## Set of tasks
- a) Summarize the forum discussion about the NDP in three sentences.
- b) Please copy the forum discussion about the NDP word for word, from "As dispiriting as" to "hate being punked.".
- c) Write the next part of the forum discussion about the NDP, picking up right after its final post.

## Text block
────────────────────
Coldwell Coldwell's picture

Bill was an outstanding MP and is sorely missed. I wish he'd hung in there. 

As dispiriting as politics can be, the departure of good people only enhances the power of those who are in it for all the wrong reasons.

Boom Boom Boom Boom's picture

(posted elsewhere as well, seems to fit here too)

 

kropotkin1951 kropotkin1951's picture

My first federal campaign was the Corporate Bums campaign in 1972 and my last was in 2008. The party no longer speaks to my issues. On the issues like NATO and free trade that made me work for a thankless cause for years they have now reversed their position, just as electoral power comes into sight.  It sure looks like a rigged game to me and I hate being punked.

But I agree that you should gather as many progressive, liberal minded people together as you can find and work to defeat Harper.  That is a noble cause if not necessarily a socialist one. As an old leftie I no longer want to fight inside the party for change.  Been there done that and the party beat me down so I give up.

Coldwell Coldwell's picture

"As an old leftie I no longer want to fight inside the party for change.  Been there done that and the party beat me down so I give up."

I know where you're coming from.  My first campaign was the 1974 federal election. I still remember the powerful oratory of David Lewis, who excoriated corporate capitalism with passion and intelligence.

The reason I don't give up--tempting though it is--is that it's more arduous to re-invent the NDP than to try to change it.  I would qualify that by saying that if and when we get proportional representation, it might be worthwhile for left-wingers in the NDP to form a new, authentically socialist party. Such a party might then play the gadfly role to the NDP which the NDP used to play to the Liberals.

kropotkin1951 kropotkin1951's picture

I fought for years because I believed putting a left wing alternative to the people of Canada was a worthwhile enterprise in and of itself.  I worked in '72 but in '74 I was in a small community in BC with a NDP MP so I just voted.  I didn't get fully involved again until the free trade agreement battles.  I believed then and I believe now that NAFTA and its newest hybrid models with Ecuador and Honduras and soon Europe  are the scourge of not only my country but the whole globe.  Some things are deal breakers and Mulcair telling me that free trade agreements just need a little tweaking is one of them.  Now he is promoting a bitumen pipeline to Irving Oil.  I mean WTF

theleftyinvestor

Coldwell wrote:

The reason I don't give up--tempting though it is--is that it's more arduous to re-invent the NDP than to try to change it.  I would qualify that by saying that if and when we get proportional representation, it might be worthwhile for left-wingers in the NDP to form a new, authentically socialist party. Such a party might then play the gadfly role to the NDP which the NDP used to play to the Liberals.

A reasonable stance to justify sticking around in the party for a specific goal. Get them in, press on electoral reform, and then splinter off. :)

JKR

theleftyinvestor wrote:
A reasonable stance to justify sticking around in the party for a specific goal. Get them in, press on electoral reform, and then splinter off. :)

In all likelihood the BC NDP will be forming a government in May so it'll be revealing to see if they go ahead with their pledge to establish proportional representation. The BC NDP has put the establishment of an MMP system in their platform, so it"ll be interesting to see if the party goes ahead and abolishes FPTP. If the party reneges on this promise, a lot of faithful party members will be very disappointed.
────────────────────
## Supplied data
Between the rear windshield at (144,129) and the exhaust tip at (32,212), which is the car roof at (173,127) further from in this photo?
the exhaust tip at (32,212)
────────────────────
## Answers to the problems
- a) Posters in the discussion regret the departure of an outstanding MP named Bill, and one longtime campaigner says the party has reversed its positions on NATO and free trade and no longer wants to fight inside it for change. Coldwell stays because re-inventing the NDP is more arduous than changing it, and suggests that with proportional representation, left-wingers might form a new, authentically socialist party. A later post expects the BC NDP to form a government in May and says it will be revealing to see whether the party keeps its pledge to establish an MMP system.

- b)
As dispiriting as politics can be, the departure of good people only enhances the power of those who are in it for all the wrong reasons.

Boom Boom Boom Boom's picture

(posted elsewhere as well, seems to fit here too)

 

kropotkin1951 kropotkin1951's picture

My first federal campaign was the Corporate Bums campaign in 1972 and my last was in 2008. The party no longer speaks to my issues. On the issues like NATO and free trade that made me work for a thankless cause for years they have now reversed their position, just as electoral power comes into sight.  It sure looks like a rigged game to me and I hate being punked.

- c)
theleftyinvestor

JKR wrote:
theleftyinvestor wrote:
A reasonable stance to justify sticking around in the party for a specific goal. Get them in, press on electoral reform, and then splinter off. :)

 

In all likelihood the BC NDP will be forming a government in May so it'll be revealing to see if they go ahead with their pledge to establish proportional representation. The BC NDP has put the establishment of an MMP system in their platform, so it"ll be interesting to see if the party goes ahead and abolishes FPTP. If the party reneges on this promise, a lot of faithful party members will be very disappointed.

Really?

(Goes and researches it.)

I can't find anything resembling that. In fact I can't find a platform for the BCNDP for this election at all - they haven't released it yet. Which is perhaps a shrewd strategic move, riding out the polls but waiting until the actual election before revealing a platform. That way the Liberals can fail at governing without having any ammo to shoot back at the government-in-waiting.

But I have never been aware of the BC NDP promising electoral reform. Please point it out to me if you can find a quote that it's going to be in their 2013 platform.

Coldwell Coldwell's picture

"But I have never been aware of the BC NDP promising electoral reform. Please point it out to me if you can find a quote that it's going to be in their 2013 platform."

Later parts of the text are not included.